Partilho um testemunho sobre a vida nas regiões que colonizámos, escrito pela Leah Pimentel na sua página de facebook. É preciso falarmos disto: para não esquecer, e para nos confrontarmos de forma séria com o nosso racismo, em vez de continuarmos a repetir ideias feitas que herdámos acriticamente do Estado Novo.
Devemos isso aos povos que escravizámos e explorámos, cujos descendentes - muitos deles nossos compatriotas - vivem ainda sob o jugo das consequências dessa História que lhes foi imposta.
Devemo-lo também a nós, porque (desculpem a revelação) os cidadãos do resto do mundo não foram socializados pelo Estado Novo - o que significa que os não-portugueses não olham para a História de Portugal com a mesma indulgência que nós nos permitimos. Ter consciência disso permite-nos evitar alguns incómodos quando nos movemos num contexto internacional.
Passo a palavra à Leah Pimentel:
«Não consigo falar de racismo
Pertenço à quarta geração de angolanos brancos e nunca conhecemos Portugal. Alguns de nós acabámos por cá vir parar, mas os outros, ou ficaram por lá ou fizeram o périplo Africa do Sul/Brasil.
Lembro-me da minha mãe distribuir galhetas democráticas entre o meu tio negro por bater na mulher e o meu tio mais loiro, por gostar de se envolver com mulheres casadas. Mas isso era lá em casa.
Na rua via o meu amigo engraxador de sete anos ser espancado pelo patrão, um borra botas fugido da miséria de Vila Real. Contou-me a minha mãe como, chegados ao fim do mês, a mulher metia talheres nos bolsos da roupa que penduravam os empregados para vestirem os uniformes, e como chamavam a polícia por roubo. E eram espancados na esquadra. E não recebiam o salário. Vi como, aos sete anos, linchavam um homem ao meu lado, por ter roubado uma lata de leite em pó. Nunca mais tolerei aglomerações.
Pela voz do meu tio soube de meninas de doze anos violadas por berliets inteiras de tropas esfaimados. O António Lobo Antunes fala disso, tratou algumas delas.

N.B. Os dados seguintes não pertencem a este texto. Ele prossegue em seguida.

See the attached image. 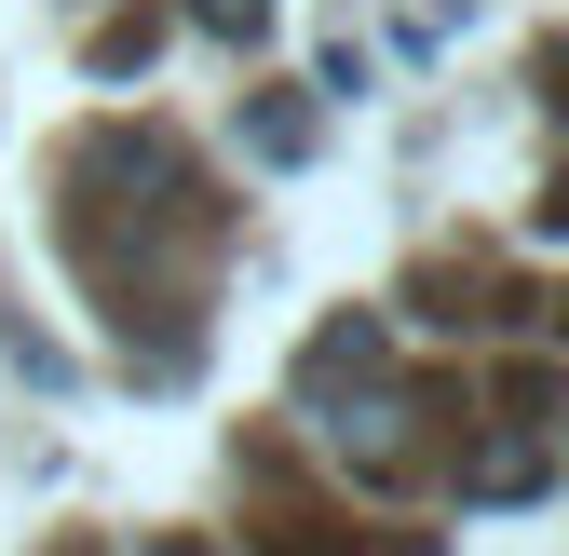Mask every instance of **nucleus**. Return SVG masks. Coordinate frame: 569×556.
<instances>
[{
	"label": "nucleus",
	"mask_w": 569,
	"mask_h": 556,
	"mask_svg": "<svg viewBox=\"0 0 569 556\" xmlns=\"http://www.w3.org/2000/svg\"><path fill=\"white\" fill-rule=\"evenodd\" d=\"M203 28H258V0H203Z\"/></svg>",
	"instance_id": "1"
}]
</instances>
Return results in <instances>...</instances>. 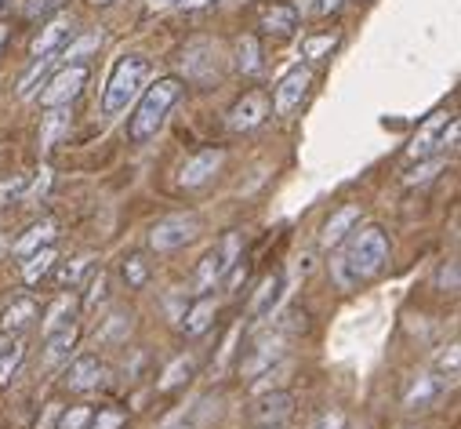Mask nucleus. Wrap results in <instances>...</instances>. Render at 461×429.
<instances>
[{
    "instance_id": "obj_25",
    "label": "nucleus",
    "mask_w": 461,
    "mask_h": 429,
    "mask_svg": "<svg viewBox=\"0 0 461 429\" xmlns=\"http://www.w3.org/2000/svg\"><path fill=\"white\" fill-rule=\"evenodd\" d=\"M298 26V12L287 8V5H273L262 12V30L266 33H276V37H287L291 30Z\"/></svg>"
},
{
    "instance_id": "obj_22",
    "label": "nucleus",
    "mask_w": 461,
    "mask_h": 429,
    "mask_svg": "<svg viewBox=\"0 0 461 429\" xmlns=\"http://www.w3.org/2000/svg\"><path fill=\"white\" fill-rule=\"evenodd\" d=\"M77 298L73 295H59L51 306H48V313H44V335H51V332H62V328H69L73 320H77Z\"/></svg>"
},
{
    "instance_id": "obj_37",
    "label": "nucleus",
    "mask_w": 461,
    "mask_h": 429,
    "mask_svg": "<svg viewBox=\"0 0 461 429\" xmlns=\"http://www.w3.org/2000/svg\"><path fill=\"white\" fill-rule=\"evenodd\" d=\"M443 164H447V160H443V157L436 153L432 160H425V164H418L414 171H407V186H418V182H429V178H432V175H436V171H439Z\"/></svg>"
},
{
    "instance_id": "obj_44",
    "label": "nucleus",
    "mask_w": 461,
    "mask_h": 429,
    "mask_svg": "<svg viewBox=\"0 0 461 429\" xmlns=\"http://www.w3.org/2000/svg\"><path fill=\"white\" fill-rule=\"evenodd\" d=\"M341 5H345V0H320V12H323V15H334Z\"/></svg>"
},
{
    "instance_id": "obj_43",
    "label": "nucleus",
    "mask_w": 461,
    "mask_h": 429,
    "mask_svg": "<svg viewBox=\"0 0 461 429\" xmlns=\"http://www.w3.org/2000/svg\"><path fill=\"white\" fill-rule=\"evenodd\" d=\"M439 284H450V291H454V288H457V266H454V262H450V266H443V269H439Z\"/></svg>"
},
{
    "instance_id": "obj_51",
    "label": "nucleus",
    "mask_w": 461,
    "mask_h": 429,
    "mask_svg": "<svg viewBox=\"0 0 461 429\" xmlns=\"http://www.w3.org/2000/svg\"><path fill=\"white\" fill-rule=\"evenodd\" d=\"M0 248H5V241H0Z\"/></svg>"
},
{
    "instance_id": "obj_32",
    "label": "nucleus",
    "mask_w": 461,
    "mask_h": 429,
    "mask_svg": "<svg viewBox=\"0 0 461 429\" xmlns=\"http://www.w3.org/2000/svg\"><path fill=\"white\" fill-rule=\"evenodd\" d=\"M121 277H124L128 288H142V284L149 280V266H146V259H142V255H128V259L121 262Z\"/></svg>"
},
{
    "instance_id": "obj_38",
    "label": "nucleus",
    "mask_w": 461,
    "mask_h": 429,
    "mask_svg": "<svg viewBox=\"0 0 461 429\" xmlns=\"http://www.w3.org/2000/svg\"><path fill=\"white\" fill-rule=\"evenodd\" d=\"M436 371L447 379H457V342H450L439 357H436Z\"/></svg>"
},
{
    "instance_id": "obj_52",
    "label": "nucleus",
    "mask_w": 461,
    "mask_h": 429,
    "mask_svg": "<svg viewBox=\"0 0 461 429\" xmlns=\"http://www.w3.org/2000/svg\"><path fill=\"white\" fill-rule=\"evenodd\" d=\"M0 5H5V0H0Z\"/></svg>"
},
{
    "instance_id": "obj_23",
    "label": "nucleus",
    "mask_w": 461,
    "mask_h": 429,
    "mask_svg": "<svg viewBox=\"0 0 461 429\" xmlns=\"http://www.w3.org/2000/svg\"><path fill=\"white\" fill-rule=\"evenodd\" d=\"M73 350H77V324H69V328H62V332H51V335H48V346H44V364L55 368V364L69 361Z\"/></svg>"
},
{
    "instance_id": "obj_46",
    "label": "nucleus",
    "mask_w": 461,
    "mask_h": 429,
    "mask_svg": "<svg viewBox=\"0 0 461 429\" xmlns=\"http://www.w3.org/2000/svg\"><path fill=\"white\" fill-rule=\"evenodd\" d=\"M5 44H8V26L0 23V51H5Z\"/></svg>"
},
{
    "instance_id": "obj_45",
    "label": "nucleus",
    "mask_w": 461,
    "mask_h": 429,
    "mask_svg": "<svg viewBox=\"0 0 461 429\" xmlns=\"http://www.w3.org/2000/svg\"><path fill=\"white\" fill-rule=\"evenodd\" d=\"M185 8H203V5H211V0H182Z\"/></svg>"
},
{
    "instance_id": "obj_27",
    "label": "nucleus",
    "mask_w": 461,
    "mask_h": 429,
    "mask_svg": "<svg viewBox=\"0 0 461 429\" xmlns=\"http://www.w3.org/2000/svg\"><path fill=\"white\" fill-rule=\"evenodd\" d=\"M193 371H196V357H193V353L175 357V361L164 368V375H160V389H175V386L189 382V379H193Z\"/></svg>"
},
{
    "instance_id": "obj_17",
    "label": "nucleus",
    "mask_w": 461,
    "mask_h": 429,
    "mask_svg": "<svg viewBox=\"0 0 461 429\" xmlns=\"http://www.w3.org/2000/svg\"><path fill=\"white\" fill-rule=\"evenodd\" d=\"M360 226V204H345V207H338L330 219H327V226H323V248H334V244H341L345 237H349L353 230Z\"/></svg>"
},
{
    "instance_id": "obj_12",
    "label": "nucleus",
    "mask_w": 461,
    "mask_h": 429,
    "mask_svg": "<svg viewBox=\"0 0 461 429\" xmlns=\"http://www.w3.org/2000/svg\"><path fill=\"white\" fill-rule=\"evenodd\" d=\"M266 117H269V98L262 91H251L229 110V128L233 132H255V128L266 124Z\"/></svg>"
},
{
    "instance_id": "obj_36",
    "label": "nucleus",
    "mask_w": 461,
    "mask_h": 429,
    "mask_svg": "<svg viewBox=\"0 0 461 429\" xmlns=\"http://www.w3.org/2000/svg\"><path fill=\"white\" fill-rule=\"evenodd\" d=\"M105 288H109V273H105V269L91 273V280H87V291H84V306H98V302L105 298Z\"/></svg>"
},
{
    "instance_id": "obj_3",
    "label": "nucleus",
    "mask_w": 461,
    "mask_h": 429,
    "mask_svg": "<svg viewBox=\"0 0 461 429\" xmlns=\"http://www.w3.org/2000/svg\"><path fill=\"white\" fill-rule=\"evenodd\" d=\"M146 80H149V59H142V55H124L117 66H113V73H109V80H105L102 114H105V117L124 114L128 105L142 95Z\"/></svg>"
},
{
    "instance_id": "obj_33",
    "label": "nucleus",
    "mask_w": 461,
    "mask_h": 429,
    "mask_svg": "<svg viewBox=\"0 0 461 429\" xmlns=\"http://www.w3.org/2000/svg\"><path fill=\"white\" fill-rule=\"evenodd\" d=\"M91 418H95L91 404H77V407H69V411L59 415V425H55V429H87Z\"/></svg>"
},
{
    "instance_id": "obj_39",
    "label": "nucleus",
    "mask_w": 461,
    "mask_h": 429,
    "mask_svg": "<svg viewBox=\"0 0 461 429\" xmlns=\"http://www.w3.org/2000/svg\"><path fill=\"white\" fill-rule=\"evenodd\" d=\"M62 5H66V0H30L26 15H30V19H48V15H55Z\"/></svg>"
},
{
    "instance_id": "obj_40",
    "label": "nucleus",
    "mask_w": 461,
    "mask_h": 429,
    "mask_svg": "<svg viewBox=\"0 0 461 429\" xmlns=\"http://www.w3.org/2000/svg\"><path fill=\"white\" fill-rule=\"evenodd\" d=\"M98 41H102L98 33H91V37H84V41H77V44L69 41V44H66V48H62L59 55H69V59H77V55H84V51H91V48H98Z\"/></svg>"
},
{
    "instance_id": "obj_35",
    "label": "nucleus",
    "mask_w": 461,
    "mask_h": 429,
    "mask_svg": "<svg viewBox=\"0 0 461 429\" xmlns=\"http://www.w3.org/2000/svg\"><path fill=\"white\" fill-rule=\"evenodd\" d=\"M334 44H338V37H334V33L305 37V41H302V55H305V59H323L327 51H334Z\"/></svg>"
},
{
    "instance_id": "obj_41",
    "label": "nucleus",
    "mask_w": 461,
    "mask_h": 429,
    "mask_svg": "<svg viewBox=\"0 0 461 429\" xmlns=\"http://www.w3.org/2000/svg\"><path fill=\"white\" fill-rule=\"evenodd\" d=\"M309 429H345V418H341V411H323Z\"/></svg>"
},
{
    "instance_id": "obj_48",
    "label": "nucleus",
    "mask_w": 461,
    "mask_h": 429,
    "mask_svg": "<svg viewBox=\"0 0 461 429\" xmlns=\"http://www.w3.org/2000/svg\"><path fill=\"white\" fill-rule=\"evenodd\" d=\"M167 429H193L189 422H178V425H167Z\"/></svg>"
},
{
    "instance_id": "obj_20",
    "label": "nucleus",
    "mask_w": 461,
    "mask_h": 429,
    "mask_svg": "<svg viewBox=\"0 0 461 429\" xmlns=\"http://www.w3.org/2000/svg\"><path fill=\"white\" fill-rule=\"evenodd\" d=\"M33 320H37V302L30 298V295H23V298H15L8 309H5V316H0V332H23V328H30L33 324Z\"/></svg>"
},
{
    "instance_id": "obj_10",
    "label": "nucleus",
    "mask_w": 461,
    "mask_h": 429,
    "mask_svg": "<svg viewBox=\"0 0 461 429\" xmlns=\"http://www.w3.org/2000/svg\"><path fill=\"white\" fill-rule=\"evenodd\" d=\"M284 346H287V332H284V328H280V332H269L266 339H258V346L251 350V357L240 364L244 379H258L262 371H269L273 364H280Z\"/></svg>"
},
{
    "instance_id": "obj_28",
    "label": "nucleus",
    "mask_w": 461,
    "mask_h": 429,
    "mask_svg": "<svg viewBox=\"0 0 461 429\" xmlns=\"http://www.w3.org/2000/svg\"><path fill=\"white\" fill-rule=\"evenodd\" d=\"M240 73H258L262 69V48H258V41L255 37H240L237 41V62H233Z\"/></svg>"
},
{
    "instance_id": "obj_30",
    "label": "nucleus",
    "mask_w": 461,
    "mask_h": 429,
    "mask_svg": "<svg viewBox=\"0 0 461 429\" xmlns=\"http://www.w3.org/2000/svg\"><path fill=\"white\" fill-rule=\"evenodd\" d=\"M91 266H95V255H77V259L62 262V269L55 273V284H59V288H73V284H80V277H84Z\"/></svg>"
},
{
    "instance_id": "obj_5",
    "label": "nucleus",
    "mask_w": 461,
    "mask_h": 429,
    "mask_svg": "<svg viewBox=\"0 0 461 429\" xmlns=\"http://www.w3.org/2000/svg\"><path fill=\"white\" fill-rule=\"evenodd\" d=\"M454 142H457V121H454V114L436 110V114L414 132V139H411V146H407V157H411V160H425V157H432V153H439V150H447V146H454Z\"/></svg>"
},
{
    "instance_id": "obj_42",
    "label": "nucleus",
    "mask_w": 461,
    "mask_h": 429,
    "mask_svg": "<svg viewBox=\"0 0 461 429\" xmlns=\"http://www.w3.org/2000/svg\"><path fill=\"white\" fill-rule=\"evenodd\" d=\"M225 277H229V284H225V288H229V295H237V288H240V284H244V277H248V266H244V262H237L233 269L225 273Z\"/></svg>"
},
{
    "instance_id": "obj_16",
    "label": "nucleus",
    "mask_w": 461,
    "mask_h": 429,
    "mask_svg": "<svg viewBox=\"0 0 461 429\" xmlns=\"http://www.w3.org/2000/svg\"><path fill=\"white\" fill-rule=\"evenodd\" d=\"M443 389H447L443 375H421V379H414L411 389L403 393V407H407V411H429V407L443 397Z\"/></svg>"
},
{
    "instance_id": "obj_11",
    "label": "nucleus",
    "mask_w": 461,
    "mask_h": 429,
    "mask_svg": "<svg viewBox=\"0 0 461 429\" xmlns=\"http://www.w3.org/2000/svg\"><path fill=\"white\" fill-rule=\"evenodd\" d=\"M182 69H185V77L196 80V84L214 80V77H218V48H214L211 41L189 44V48L182 51Z\"/></svg>"
},
{
    "instance_id": "obj_50",
    "label": "nucleus",
    "mask_w": 461,
    "mask_h": 429,
    "mask_svg": "<svg viewBox=\"0 0 461 429\" xmlns=\"http://www.w3.org/2000/svg\"><path fill=\"white\" fill-rule=\"evenodd\" d=\"M157 5H171V0H157Z\"/></svg>"
},
{
    "instance_id": "obj_31",
    "label": "nucleus",
    "mask_w": 461,
    "mask_h": 429,
    "mask_svg": "<svg viewBox=\"0 0 461 429\" xmlns=\"http://www.w3.org/2000/svg\"><path fill=\"white\" fill-rule=\"evenodd\" d=\"M26 189H30L26 175H8V178H0V211H5L8 204L26 200Z\"/></svg>"
},
{
    "instance_id": "obj_24",
    "label": "nucleus",
    "mask_w": 461,
    "mask_h": 429,
    "mask_svg": "<svg viewBox=\"0 0 461 429\" xmlns=\"http://www.w3.org/2000/svg\"><path fill=\"white\" fill-rule=\"evenodd\" d=\"M59 262V251L48 244V248H41V251H33V255H26V262H23V280L26 284H41L48 273H51V266Z\"/></svg>"
},
{
    "instance_id": "obj_18",
    "label": "nucleus",
    "mask_w": 461,
    "mask_h": 429,
    "mask_svg": "<svg viewBox=\"0 0 461 429\" xmlns=\"http://www.w3.org/2000/svg\"><path fill=\"white\" fill-rule=\"evenodd\" d=\"M214 313H218V298H211V295L196 298V302L182 313V332H185V335H203V332L211 328Z\"/></svg>"
},
{
    "instance_id": "obj_26",
    "label": "nucleus",
    "mask_w": 461,
    "mask_h": 429,
    "mask_svg": "<svg viewBox=\"0 0 461 429\" xmlns=\"http://www.w3.org/2000/svg\"><path fill=\"white\" fill-rule=\"evenodd\" d=\"M23 357H26V342L19 335L0 346V386H8L15 379V371L23 368Z\"/></svg>"
},
{
    "instance_id": "obj_9",
    "label": "nucleus",
    "mask_w": 461,
    "mask_h": 429,
    "mask_svg": "<svg viewBox=\"0 0 461 429\" xmlns=\"http://www.w3.org/2000/svg\"><path fill=\"white\" fill-rule=\"evenodd\" d=\"M221 164H225V150H218V146L200 150V153H193V157L182 164L178 186H182V189H200L203 182H211V178L221 171Z\"/></svg>"
},
{
    "instance_id": "obj_4",
    "label": "nucleus",
    "mask_w": 461,
    "mask_h": 429,
    "mask_svg": "<svg viewBox=\"0 0 461 429\" xmlns=\"http://www.w3.org/2000/svg\"><path fill=\"white\" fill-rule=\"evenodd\" d=\"M240 251H244V233H225L203 259H200V266H196V288H214V284H221L225 280V273L233 269L237 262H240Z\"/></svg>"
},
{
    "instance_id": "obj_7",
    "label": "nucleus",
    "mask_w": 461,
    "mask_h": 429,
    "mask_svg": "<svg viewBox=\"0 0 461 429\" xmlns=\"http://www.w3.org/2000/svg\"><path fill=\"white\" fill-rule=\"evenodd\" d=\"M87 77H91V69L84 66V62H73V66H66V69H59L48 84H44V91H41V105H48V110H59V105H69L80 91H84V84H87Z\"/></svg>"
},
{
    "instance_id": "obj_14",
    "label": "nucleus",
    "mask_w": 461,
    "mask_h": 429,
    "mask_svg": "<svg viewBox=\"0 0 461 429\" xmlns=\"http://www.w3.org/2000/svg\"><path fill=\"white\" fill-rule=\"evenodd\" d=\"M102 379H105V364H102L98 357H77V361L66 368L62 386L73 389V393H91V389L102 386Z\"/></svg>"
},
{
    "instance_id": "obj_19",
    "label": "nucleus",
    "mask_w": 461,
    "mask_h": 429,
    "mask_svg": "<svg viewBox=\"0 0 461 429\" xmlns=\"http://www.w3.org/2000/svg\"><path fill=\"white\" fill-rule=\"evenodd\" d=\"M280 295H284V280L280 277H266L258 284V291L251 298V320H255V324H258V320H266V316H273V309L280 306Z\"/></svg>"
},
{
    "instance_id": "obj_21",
    "label": "nucleus",
    "mask_w": 461,
    "mask_h": 429,
    "mask_svg": "<svg viewBox=\"0 0 461 429\" xmlns=\"http://www.w3.org/2000/svg\"><path fill=\"white\" fill-rule=\"evenodd\" d=\"M55 233H59V226H55L51 219H41L37 226H30V230H26V233H23L19 241H15V248H12V251L26 259V255H33V251H41V248H48V244L55 241Z\"/></svg>"
},
{
    "instance_id": "obj_49",
    "label": "nucleus",
    "mask_w": 461,
    "mask_h": 429,
    "mask_svg": "<svg viewBox=\"0 0 461 429\" xmlns=\"http://www.w3.org/2000/svg\"><path fill=\"white\" fill-rule=\"evenodd\" d=\"M262 429H280V425H262Z\"/></svg>"
},
{
    "instance_id": "obj_8",
    "label": "nucleus",
    "mask_w": 461,
    "mask_h": 429,
    "mask_svg": "<svg viewBox=\"0 0 461 429\" xmlns=\"http://www.w3.org/2000/svg\"><path fill=\"white\" fill-rule=\"evenodd\" d=\"M309 84H312V69L309 66H294L291 73H284L280 84H276V91H273V110L280 117L294 114L298 105H302V98H305V91H309Z\"/></svg>"
},
{
    "instance_id": "obj_13",
    "label": "nucleus",
    "mask_w": 461,
    "mask_h": 429,
    "mask_svg": "<svg viewBox=\"0 0 461 429\" xmlns=\"http://www.w3.org/2000/svg\"><path fill=\"white\" fill-rule=\"evenodd\" d=\"M73 37H77V23H73V15H59V19H51V23L37 33V41H33V55H37V59H41V55H59Z\"/></svg>"
},
{
    "instance_id": "obj_2",
    "label": "nucleus",
    "mask_w": 461,
    "mask_h": 429,
    "mask_svg": "<svg viewBox=\"0 0 461 429\" xmlns=\"http://www.w3.org/2000/svg\"><path fill=\"white\" fill-rule=\"evenodd\" d=\"M178 98H182V80H178V77H160L153 87H142V98H139V105H135V114L128 117V139H131L135 146L149 142V139L160 132L164 117L171 114V105H175Z\"/></svg>"
},
{
    "instance_id": "obj_1",
    "label": "nucleus",
    "mask_w": 461,
    "mask_h": 429,
    "mask_svg": "<svg viewBox=\"0 0 461 429\" xmlns=\"http://www.w3.org/2000/svg\"><path fill=\"white\" fill-rule=\"evenodd\" d=\"M385 262H389V237L378 226H367L334 259V277H338L341 288H353V284L382 273Z\"/></svg>"
},
{
    "instance_id": "obj_34",
    "label": "nucleus",
    "mask_w": 461,
    "mask_h": 429,
    "mask_svg": "<svg viewBox=\"0 0 461 429\" xmlns=\"http://www.w3.org/2000/svg\"><path fill=\"white\" fill-rule=\"evenodd\" d=\"M128 332H131V316L113 313V316L105 320V328L98 332V342H113V339H121V335H128Z\"/></svg>"
},
{
    "instance_id": "obj_6",
    "label": "nucleus",
    "mask_w": 461,
    "mask_h": 429,
    "mask_svg": "<svg viewBox=\"0 0 461 429\" xmlns=\"http://www.w3.org/2000/svg\"><path fill=\"white\" fill-rule=\"evenodd\" d=\"M196 233H200L196 214H167V219H160L149 230V248L153 251H175V248H185L189 241H196Z\"/></svg>"
},
{
    "instance_id": "obj_15",
    "label": "nucleus",
    "mask_w": 461,
    "mask_h": 429,
    "mask_svg": "<svg viewBox=\"0 0 461 429\" xmlns=\"http://www.w3.org/2000/svg\"><path fill=\"white\" fill-rule=\"evenodd\" d=\"M291 411H294V397H291V393H284V389H266V393H258V400H255V407H251V418H255L258 425H280Z\"/></svg>"
},
{
    "instance_id": "obj_29",
    "label": "nucleus",
    "mask_w": 461,
    "mask_h": 429,
    "mask_svg": "<svg viewBox=\"0 0 461 429\" xmlns=\"http://www.w3.org/2000/svg\"><path fill=\"white\" fill-rule=\"evenodd\" d=\"M59 62V55H41L37 62H33V69L19 80V95L23 98H30V95H37V84H44V77H48V69Z\"/></svg>"
},
{
    "instance_id": "obj_47",
    "label": "nucleus",
    "mask_w": 461,
    "mask_h": 429,
    "mask_svg": "<svg viewBox=\"0 0 461 429\" xmlns=\"http://www.w3.org/2000/svg\"><path fill=\"white\" fill-rule=\"evenodd\" d=\"M87 5H95V8H102V5H113V0H87Z\"/></svg>"
}]
</instances>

Angola foi para mim um mundo de terror. Nunca foi aquele território pitoresco onde se bebiam Cucas ao preço da chuva em esplanadas à beira mar. Nem nunca será. Foi a terra onde os patas rapadas abusavam, roubavam, exploravam, e se algum negro refilava, era de imediato morto, para exemplo. Conto muito pouco do que vi. É demasiado duro.
Mas o que mais revolta é sentirem-se expoliados. E não terem vergonha na cara. E continuarem a dizer que Angola era a terra deles, de beleza ímpar, e que agora está toda estragada. Sei que está toda estragada, sim. Mas eles não se dão conta de quem a estragou.»